It was during one such pleasant evening sitting in the Immigration Office in Lester Pearson Airport that I saw Mickey Rooney walk in. He's short, overweight, and older looking than expected. Instantly recognizable. When you first encounter a celebrity it's like seeing someone know, and there is an urge to say hello. But I don't, because I grew up with Richie Hebner.

Ten feet from me he stands with his son, a good-looking guy about thirty-five, both of them wearing black jackets with 'The Black Stallion' emblems embossed on them. Of course I am the only person in the western world that does not know that Mickey Rooney has starred in The Black Stallion movies, and also currently has a series on Cable TV entitled, The Black Stallion. After conferring with the Gestapo, they take their seats next to me.

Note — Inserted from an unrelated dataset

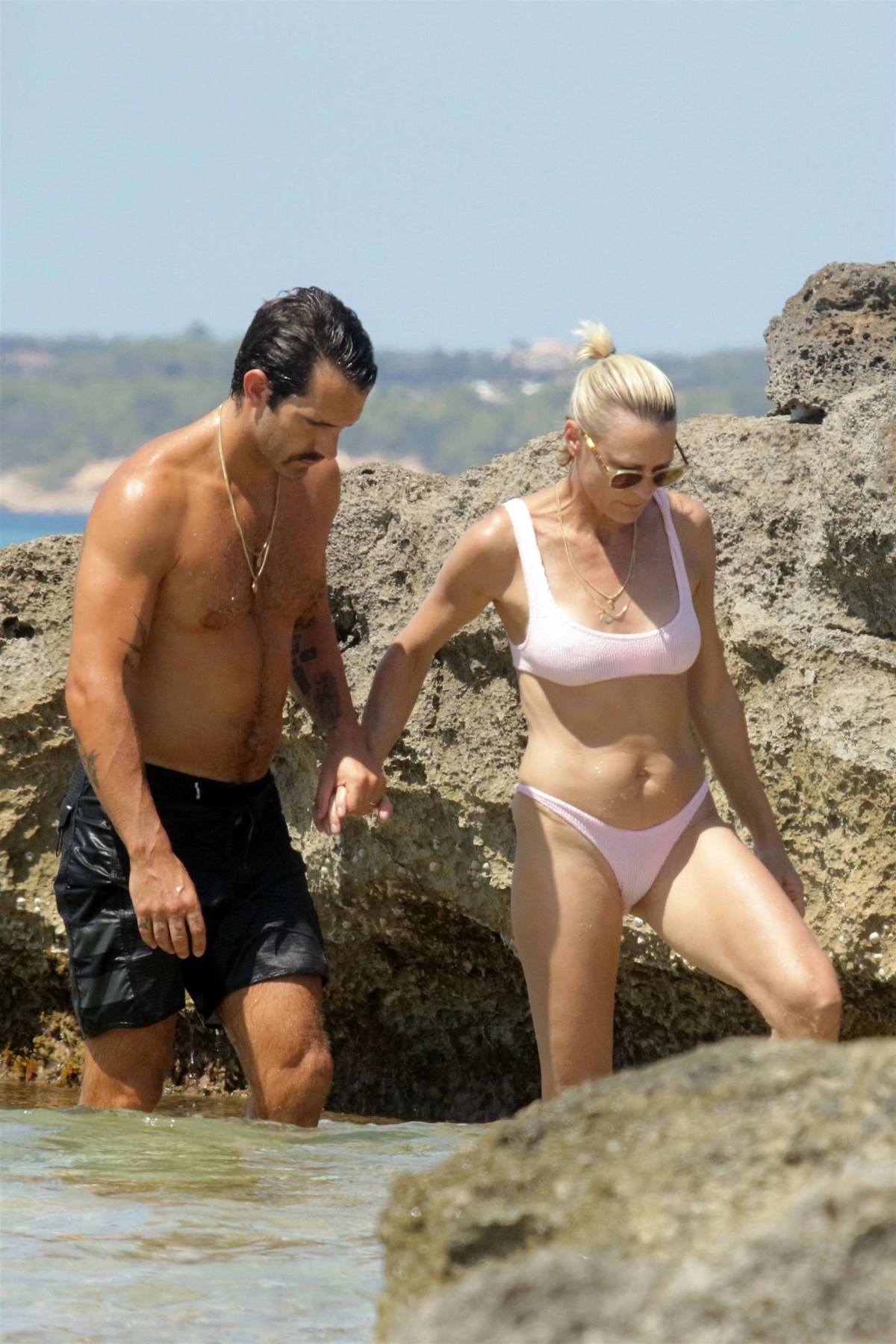 Robin Wright spotted in a light pink bikini as she gets in some PDA with husband Clement Giraudet while at the beach in Formentera, Spain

"Exuse me Mr. Rooney," I say to the son, "I have a daughter who loves horses, what is the significance of 'The Black Stallion'?" In retrospect, this reminds me of President Hoover, who upon meeting the legendary "Red Grange of the Chicago Bears" replied, "Nice to meet you. I've always enjoyed animal acts." The son was gracious with me, however, and explained the significance. At this point Mickey Rooney jumped from his chair and faced me.

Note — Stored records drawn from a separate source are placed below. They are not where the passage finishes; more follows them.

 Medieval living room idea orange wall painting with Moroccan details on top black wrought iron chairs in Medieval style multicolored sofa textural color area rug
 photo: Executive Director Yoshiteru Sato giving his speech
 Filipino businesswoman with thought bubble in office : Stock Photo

"Where do you live?" he asks me.

"Boston."

"You get cable there," he says.

"Oh," I reply, "I don't get cable. I figure the thirty bucks a month I save could buy me a new TV set each year." This is what I said. Honestly. My eloquence and quick wit has never been compared to that of Oscar Wilde's. In the meantime I'm conscious of having insulted Mickey Rooney for not knowing the significance of any Black Stallions. As he's summoned to receive his papers, I say, "I'm sorry, I didn't realize you were involved with that show."

Mickey Rooney snaps up his papers, turns to me and says, "You listen to me, I make a million dollars a year on that show and I'm not sorry for anything." And he busts by me, his son dutifully in tow.

Panic. He's misunderstood me, and I have about two seconds to make amends.

"Mr. Rooney - I misunderstood!" I called after him.

"Yeah," he replied without turning back. "We both did."

And he was gone. I'd tried to be nice, interested. Friendly. He is the first famous person I've ever tried to speak to, and he just walked away, furious with me. I shrugged, slumped back down and awaited my papers.

But now I am prepared. I look forward to my next encounter with a famous person. Ideally it will be in first class, I'll already be seated, and I'll see him enter the plane, approach, and sit down next to me. I'll give him a knowing smile, and I'll say "Hello."

And I will not utter another word.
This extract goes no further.